Plus points for including top-level signatures (just missing for main). Some style nits - in Haskell it's uncommon to omit spaces between a function and its argument, rather than drop(x-1) it's more common to write drop (x-1). And include spaces after commas in lists.
More importantly, as you probably observed, your method is quite inefficient. Just try to compute its value for 4000 or so. First, you sort the sequence every time. Second, you generate the whole sequence again in each step, just a bit longer.
For the latter, a solution is to memoize the results, so that you compute each such intermediate list only once. This would look something like:
import Data.List
generateSeq :: Int -> [Integer]
generateSeq x
| x == 0 = [1]
| otherwise = sort $ prev ++ toAppend
where prev = generatedSeqs !! (x - 1)
toAppend = [next*2 + 1, next*3 + 1]
next = head $ drop (x-1) prev
generatedSeqs :: [[Integer]]
generatedSeqs = map (map head . group . generateSeq) [0..]

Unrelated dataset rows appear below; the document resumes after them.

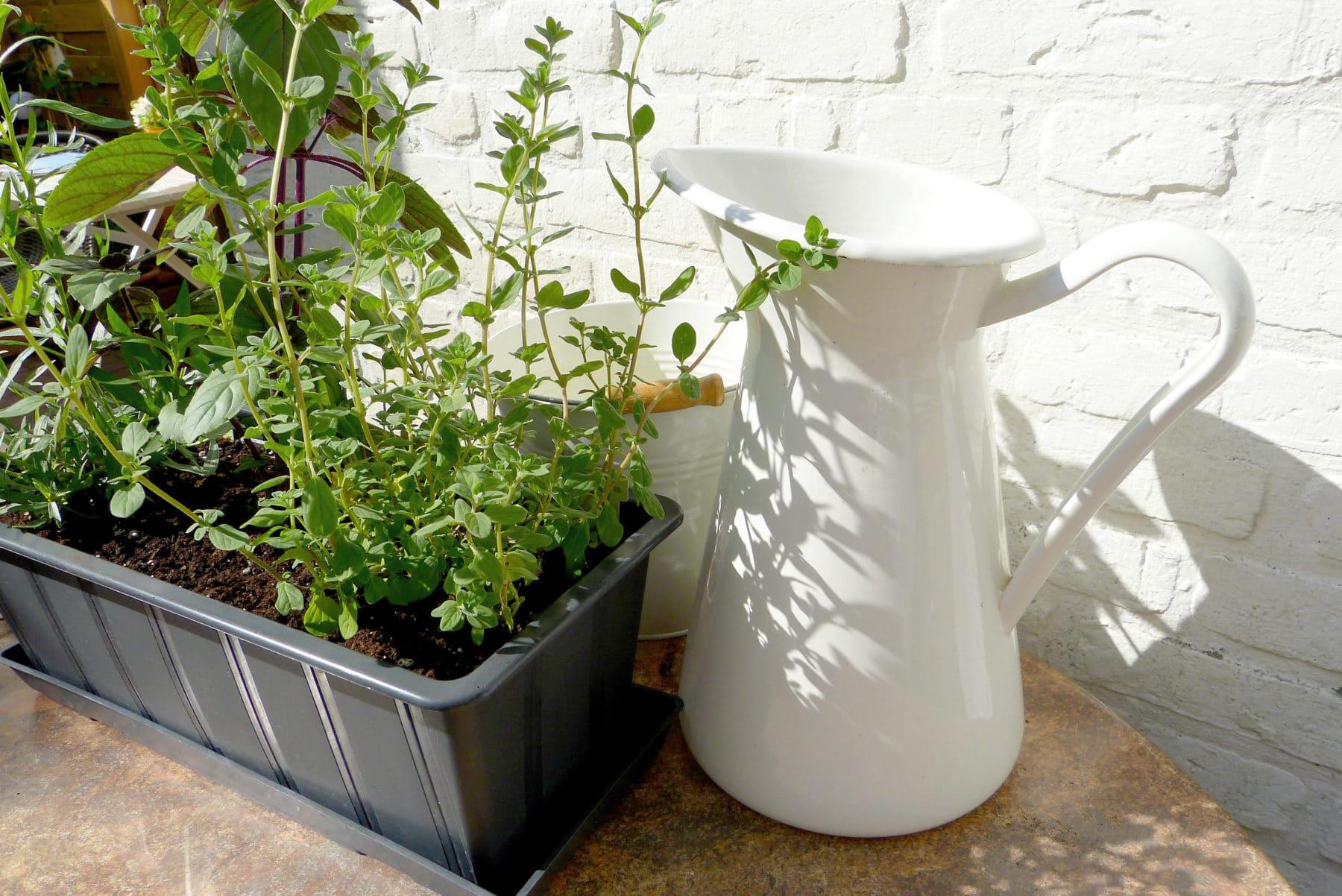 kr uter auf dem balkon pflanzen mit dieser anleitung. Black Bedroom Furniture Sets. Home Design Ideas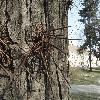 GleditsiaTriacanthos12.jpg 1132 x 849 px 255.39 kB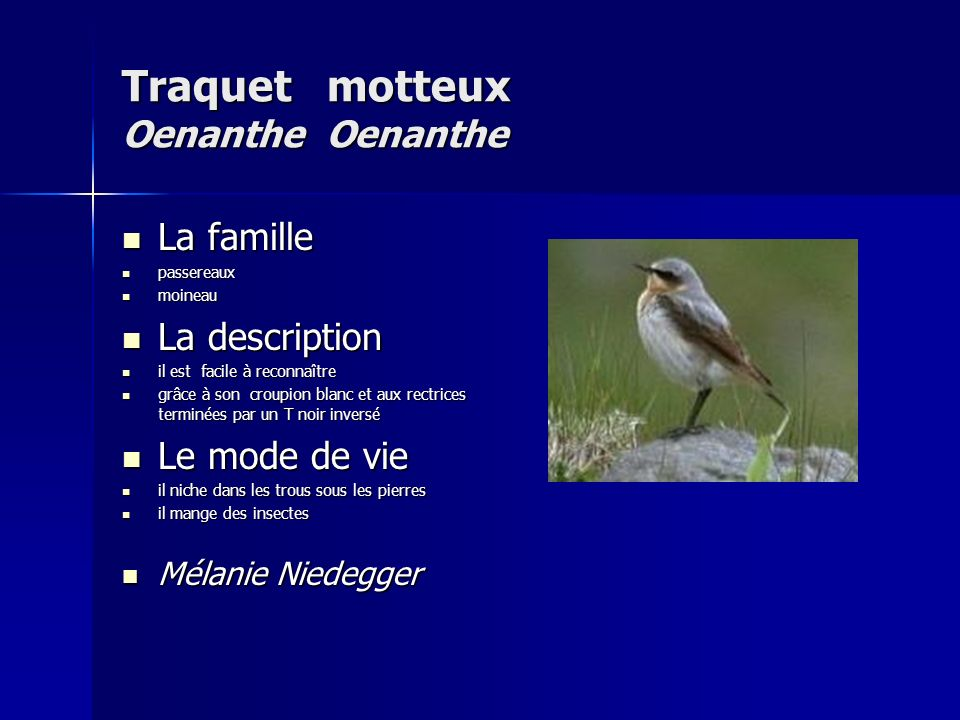 Traquet motteux Oenanthe Oenanthe
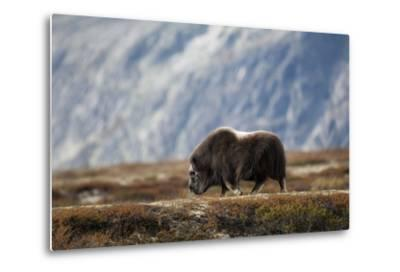 Musk Ox, Ovibos Moschatus, Norway, Dovrefjell, Autumn, Cow-Ronald Wittek-Metal Print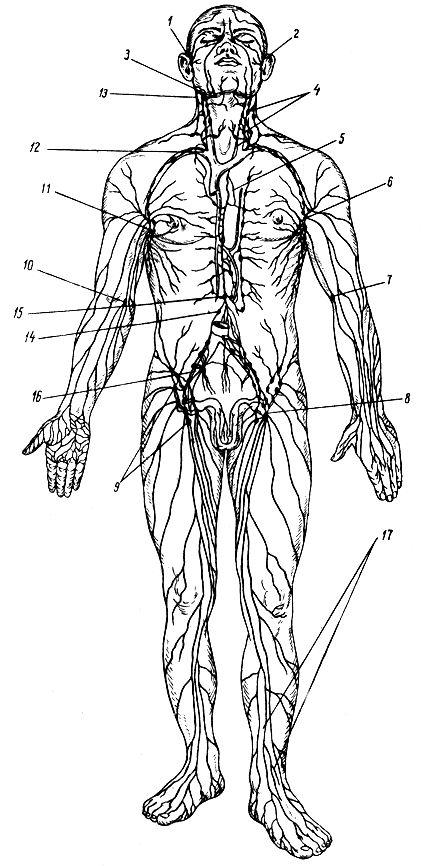 Лимфатическая система (схема).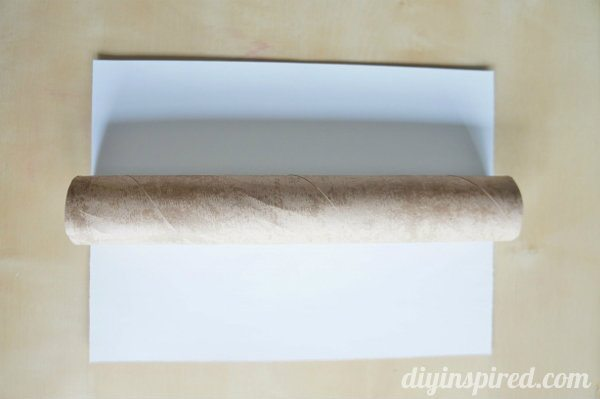 recycled-paper-towel-roll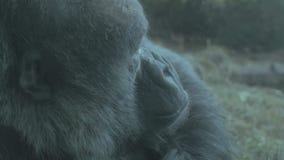 Detrás del gorila del hombro en hábitat almacen de metraje de vídeo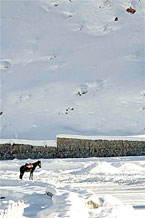 Губаха | foto06.jpg | Узбекистан - январь 2007 | Горнолыжный центр Губаха горные лыжи сноуборд Город Губаха Фото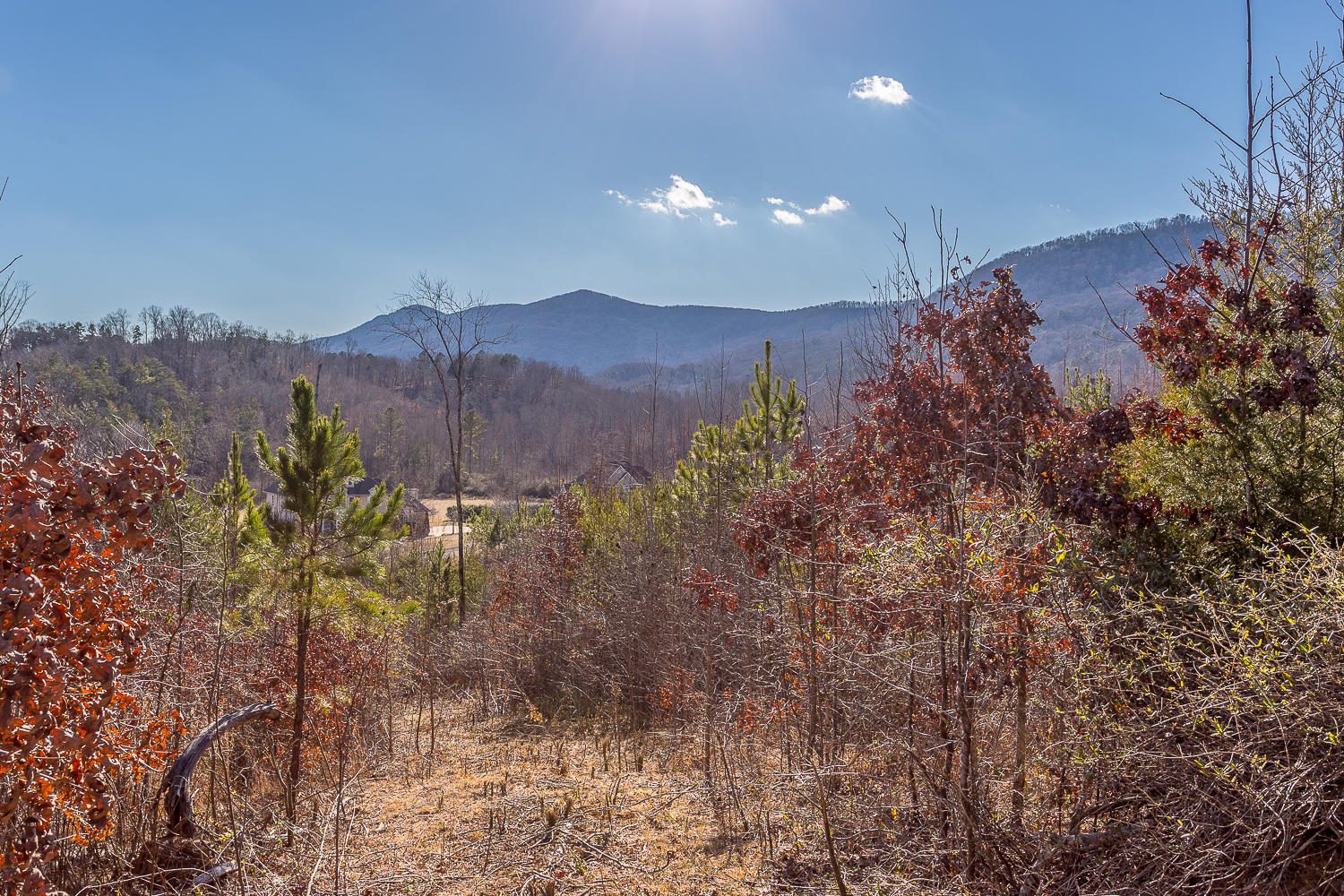 Lot 16 Turkey Run, Flintstone, GA 30725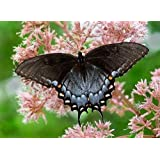 Buy 2 get one free ORGANIC JOE PYE WEED EUPATORIUM 25+seeds Perennial Save the Monarch ON SALE!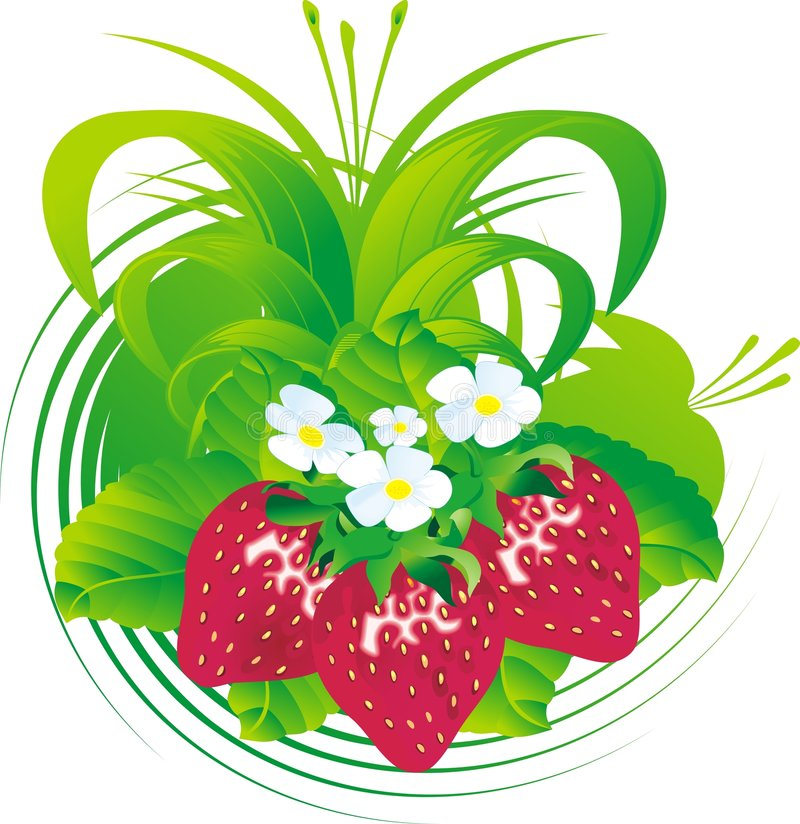 Download Porte des fruits la fraise illustration de vecteur. Illustration du nourriture - 8660475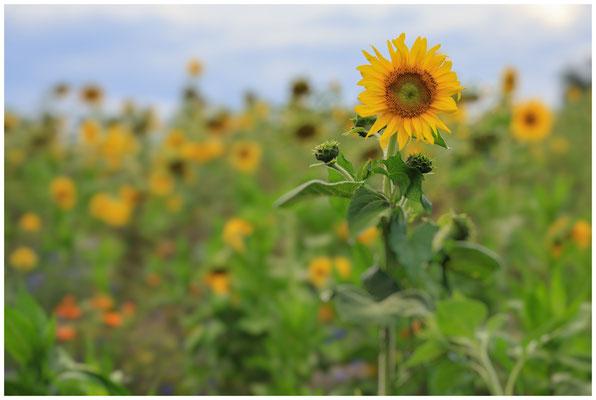 Sonnenblumen 0360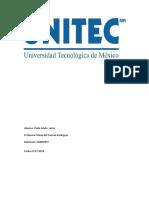PERLA-ENTREGABLE-FINAL.docx
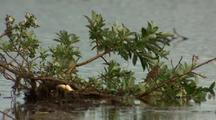 Sparrow Flies From Branches Along Alaska River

getNumberAt :: Int -> Integer
getNumberAt n = (generatedSeqs !! n) !! n
For the former, repeated sorting: Let's consider, how would a human create such sequence. Probably she would keep two lists. One would some part of the sequence, and the other would be candidates yet to be added to the sequence. At each step, the smallest candidate n is appended, and 2*n+1 and 3*n+1 added to the candidates. Translating this into code yields
import Data.Set
a002977_list :: [Integer]
a002977_list = loop $ singleton 1
where
loop set = x : loop (set' <> fromList [2*x + 1, 3*x + 1])
where
(x, set') = deleteFindMin set
The argument to the helper function is a Set of candidates, which provides an efficient way for picking the smallest element.
You probably wonder why I named the function a002977_list. The sequence is of course a known one and is described, together with code samples how to generate it (the above code is adapted from there), at OESIS.
But I strongly encourage you to try to improve your solution first, before looking there.